Tuesday, March 9, 2010

Why New Drug Prices Are So High

Recently, Pfizer abandoned the development of a new drug after spending a billion dollars. Finding new drugs and navigating the FDA regulatory process is a risky endeavor. As Pfizer and other drug companies know, there are few successes, many failures and the cost of searching for and finding effective new medicines is high.

Despite the high costs of developing new drugs, the actual production cost of an effective and approved drug can be low. Companies that make generic versions of useful drugs can take advantage of low production costs and sell the medicines at a reduced price, once the original patents lapse. These generic drug companies do not have to recoup the funds they paid for finding, developing, proving effectiveness and marketing. They know the chemical formulas for the approved medicines, which work and have a market.

Let's make up an example to see how a generic drug company can sell a drug for a significantly lower price than a developing drug company can.

Let's say only 1 in 10 drug prospects is effective, gets regulatory approval and has a consumer market. If pharmaceutical companies spend a billion dollars on each of these prospective drugs, for each $1 billion spent on a successful drug, they spend $9 billion on unsuccessful drug efforts.

To attract funds to invest in new drug research, companies and investors expect a fair return for their money. Companies however do not know beforehand which drugs will be successful and which will be failures, which will pay them a return and which will lead to investment losses.

> _WORK TASK_:
Answer these questions from the post on new drug prices:
(a) How much did Pfizer spend on the new drug before abandoning it?
(b) What costs do generic drug companies not have to recoup?
(c) In the made-up example, how many drug prospects are assumed to be effective, approved and marketable?
None of the data is needed for this task.

> _RECORD EXTRACTS_:

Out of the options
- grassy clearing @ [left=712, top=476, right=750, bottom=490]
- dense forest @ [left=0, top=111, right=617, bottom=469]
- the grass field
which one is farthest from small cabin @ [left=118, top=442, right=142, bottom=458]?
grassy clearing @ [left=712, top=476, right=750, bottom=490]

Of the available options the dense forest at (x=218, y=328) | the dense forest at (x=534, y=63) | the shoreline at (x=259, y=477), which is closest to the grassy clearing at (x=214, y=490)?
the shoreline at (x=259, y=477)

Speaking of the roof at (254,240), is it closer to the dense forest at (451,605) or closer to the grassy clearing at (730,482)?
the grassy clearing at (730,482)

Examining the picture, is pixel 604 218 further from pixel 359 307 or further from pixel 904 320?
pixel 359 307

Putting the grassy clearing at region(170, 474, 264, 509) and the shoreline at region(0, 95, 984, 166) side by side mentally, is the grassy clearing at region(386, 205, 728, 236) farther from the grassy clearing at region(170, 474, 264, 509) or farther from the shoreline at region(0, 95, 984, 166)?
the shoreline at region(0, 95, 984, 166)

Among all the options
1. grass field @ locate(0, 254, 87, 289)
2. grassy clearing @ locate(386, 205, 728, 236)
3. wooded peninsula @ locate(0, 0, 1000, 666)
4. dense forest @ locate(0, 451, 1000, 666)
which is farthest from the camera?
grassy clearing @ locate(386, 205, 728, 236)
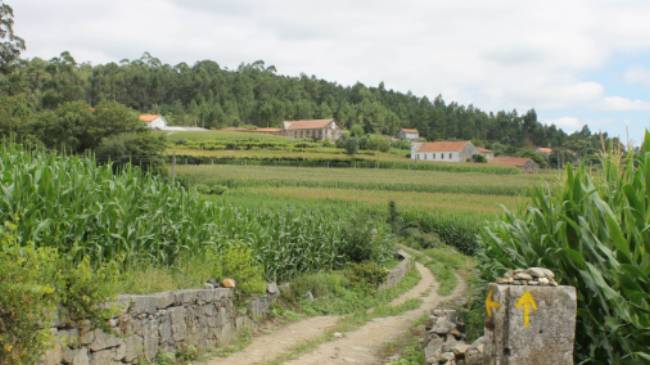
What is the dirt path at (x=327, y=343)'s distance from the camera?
9.33 m

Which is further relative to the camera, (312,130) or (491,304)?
(312,130)

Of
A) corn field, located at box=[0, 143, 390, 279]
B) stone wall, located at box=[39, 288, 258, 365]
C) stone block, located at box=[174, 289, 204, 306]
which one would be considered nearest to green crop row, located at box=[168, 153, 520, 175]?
corn field, located at box=[0, 143, 390, 279]

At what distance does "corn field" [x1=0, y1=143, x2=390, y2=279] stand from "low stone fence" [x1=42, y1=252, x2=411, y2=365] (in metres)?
0.89

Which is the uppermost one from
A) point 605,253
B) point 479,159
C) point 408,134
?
point 408,134

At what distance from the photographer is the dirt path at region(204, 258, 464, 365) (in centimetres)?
933

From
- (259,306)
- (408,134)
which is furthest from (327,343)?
(408,134)

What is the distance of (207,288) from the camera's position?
9.96m

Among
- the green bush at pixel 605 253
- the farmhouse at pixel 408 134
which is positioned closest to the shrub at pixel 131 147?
the green bush at pixel 605 253

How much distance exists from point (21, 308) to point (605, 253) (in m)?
5.47

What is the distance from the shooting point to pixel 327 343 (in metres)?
A: 10.7

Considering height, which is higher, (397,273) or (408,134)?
(408,134)

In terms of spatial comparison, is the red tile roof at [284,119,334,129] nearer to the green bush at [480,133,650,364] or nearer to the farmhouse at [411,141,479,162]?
the farmhouse at [411,141,479,162]

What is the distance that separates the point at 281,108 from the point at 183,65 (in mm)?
40762

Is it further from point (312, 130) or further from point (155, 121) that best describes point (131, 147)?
point (312, 130)
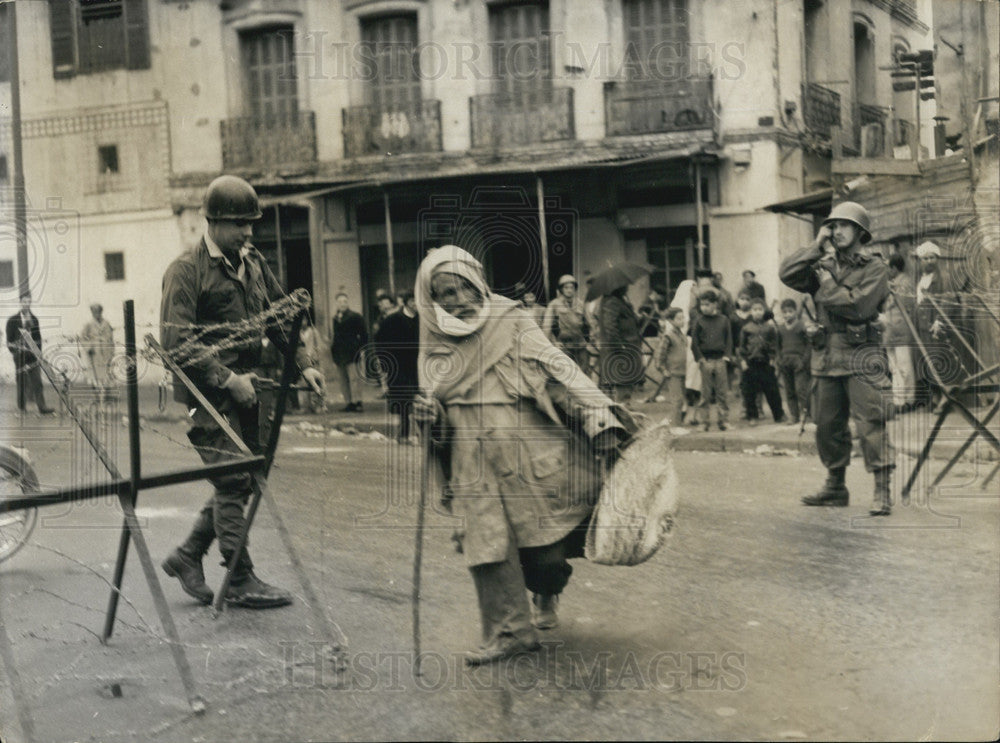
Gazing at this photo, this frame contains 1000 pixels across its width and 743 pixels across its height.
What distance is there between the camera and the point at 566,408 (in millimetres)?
4762

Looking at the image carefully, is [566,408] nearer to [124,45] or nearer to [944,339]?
[944,339]

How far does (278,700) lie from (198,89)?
3050mm

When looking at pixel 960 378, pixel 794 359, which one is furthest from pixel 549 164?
pixel 960 378

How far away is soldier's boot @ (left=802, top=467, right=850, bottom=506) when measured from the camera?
6.43 m

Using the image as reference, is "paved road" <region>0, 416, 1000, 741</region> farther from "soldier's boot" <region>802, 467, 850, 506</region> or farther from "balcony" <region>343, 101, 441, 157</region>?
"balcony" <region>343, 101, 441, 157</region>

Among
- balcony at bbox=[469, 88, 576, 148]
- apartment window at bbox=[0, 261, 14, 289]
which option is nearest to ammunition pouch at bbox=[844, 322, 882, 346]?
balcony at bbox=[469, 88, 576, 148]

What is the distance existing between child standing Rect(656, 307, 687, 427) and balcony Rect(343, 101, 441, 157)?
1448mm

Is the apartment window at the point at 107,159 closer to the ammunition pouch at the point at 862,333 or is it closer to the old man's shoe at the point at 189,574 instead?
the old man's shoe at the point at 189,574

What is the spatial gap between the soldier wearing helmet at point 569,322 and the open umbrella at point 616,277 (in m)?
0.09

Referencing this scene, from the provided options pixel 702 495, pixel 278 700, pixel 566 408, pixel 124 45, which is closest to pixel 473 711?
pixel 278 700

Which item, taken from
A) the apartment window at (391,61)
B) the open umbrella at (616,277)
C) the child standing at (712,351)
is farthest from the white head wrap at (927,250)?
the apartment window at (391,61)

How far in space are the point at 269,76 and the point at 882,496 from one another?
3.85m

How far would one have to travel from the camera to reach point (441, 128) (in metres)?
5.63

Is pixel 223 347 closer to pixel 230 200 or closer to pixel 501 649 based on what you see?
pixel 230 200
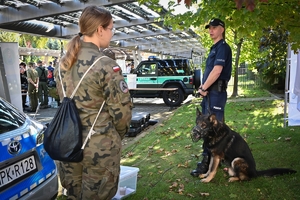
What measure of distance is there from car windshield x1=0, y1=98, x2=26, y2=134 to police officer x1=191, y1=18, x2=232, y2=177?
7.77 ft

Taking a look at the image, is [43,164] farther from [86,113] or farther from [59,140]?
[86,113]

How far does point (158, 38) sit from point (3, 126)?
22.1m

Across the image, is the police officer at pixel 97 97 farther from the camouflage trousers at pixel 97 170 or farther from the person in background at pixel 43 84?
the person in background at pixel 43 84

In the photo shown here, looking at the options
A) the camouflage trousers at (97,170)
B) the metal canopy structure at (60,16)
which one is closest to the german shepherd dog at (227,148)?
the camouflage trousers at (97,170)

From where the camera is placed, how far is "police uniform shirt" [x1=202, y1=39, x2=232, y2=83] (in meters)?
3.83

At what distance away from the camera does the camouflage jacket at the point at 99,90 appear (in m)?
1.90

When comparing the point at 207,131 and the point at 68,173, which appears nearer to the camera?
the point at 68,173

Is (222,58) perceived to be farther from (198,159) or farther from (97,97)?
(97,97)

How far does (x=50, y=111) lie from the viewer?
39.3 feet

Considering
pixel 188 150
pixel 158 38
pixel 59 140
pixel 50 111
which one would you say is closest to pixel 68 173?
pixel 59 140

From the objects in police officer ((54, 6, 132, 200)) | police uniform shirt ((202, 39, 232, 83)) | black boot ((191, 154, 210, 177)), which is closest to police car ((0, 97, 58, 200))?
police officer ((54, 6, 132, 200))

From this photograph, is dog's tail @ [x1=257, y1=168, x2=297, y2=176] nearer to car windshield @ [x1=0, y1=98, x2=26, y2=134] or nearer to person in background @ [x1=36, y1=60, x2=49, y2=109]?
car windshield @ [x1=0, y1=98, x2=26, y2=134]

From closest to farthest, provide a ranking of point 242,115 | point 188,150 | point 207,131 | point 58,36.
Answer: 1. point 207,131
2. point 188,150
3. point 242,115
4. point 58,36

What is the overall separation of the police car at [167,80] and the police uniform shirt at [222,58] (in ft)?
27.5
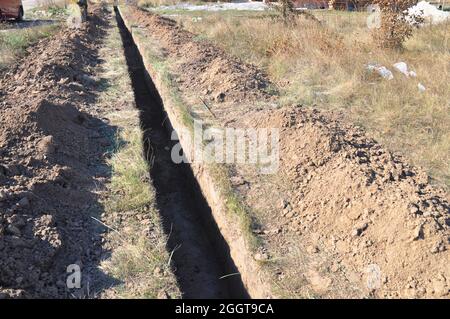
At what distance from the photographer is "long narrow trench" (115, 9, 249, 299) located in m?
4.33

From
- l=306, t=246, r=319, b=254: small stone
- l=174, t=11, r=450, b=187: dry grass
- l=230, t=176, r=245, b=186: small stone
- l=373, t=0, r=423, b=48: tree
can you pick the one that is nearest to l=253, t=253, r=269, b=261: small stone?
l=306, t=246, r=319, b=254: small stone

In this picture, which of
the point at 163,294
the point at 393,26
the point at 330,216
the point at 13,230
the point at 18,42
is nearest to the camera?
the point at 163,294

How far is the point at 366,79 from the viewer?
791cm

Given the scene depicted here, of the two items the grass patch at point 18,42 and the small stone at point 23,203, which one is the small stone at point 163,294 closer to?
the small stone at point 23,203

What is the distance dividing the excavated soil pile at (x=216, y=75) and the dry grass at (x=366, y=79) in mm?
454

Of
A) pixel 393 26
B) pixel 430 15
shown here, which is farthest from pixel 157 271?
pixel 430 15

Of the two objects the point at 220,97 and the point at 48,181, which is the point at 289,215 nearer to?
the point at 48,181

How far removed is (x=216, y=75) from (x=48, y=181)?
13.5ft

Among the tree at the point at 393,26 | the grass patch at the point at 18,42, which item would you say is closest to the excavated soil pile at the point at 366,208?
the tree at the point at 393,26

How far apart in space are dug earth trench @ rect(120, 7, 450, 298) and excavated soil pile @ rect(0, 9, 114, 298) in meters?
1.42

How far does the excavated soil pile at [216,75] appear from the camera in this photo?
7.32 m

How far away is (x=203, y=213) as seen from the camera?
5.43 meters

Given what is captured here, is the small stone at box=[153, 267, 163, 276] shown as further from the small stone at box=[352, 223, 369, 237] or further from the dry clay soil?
the small stone at box=[352, 223, 369, 237]
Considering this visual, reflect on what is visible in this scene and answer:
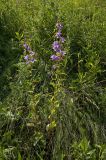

> _REPLY_:
(a) A billion dollars.
(b) The funds they paid for finding, developing, proving effectiveness and marketing.
(c) 1 in 10.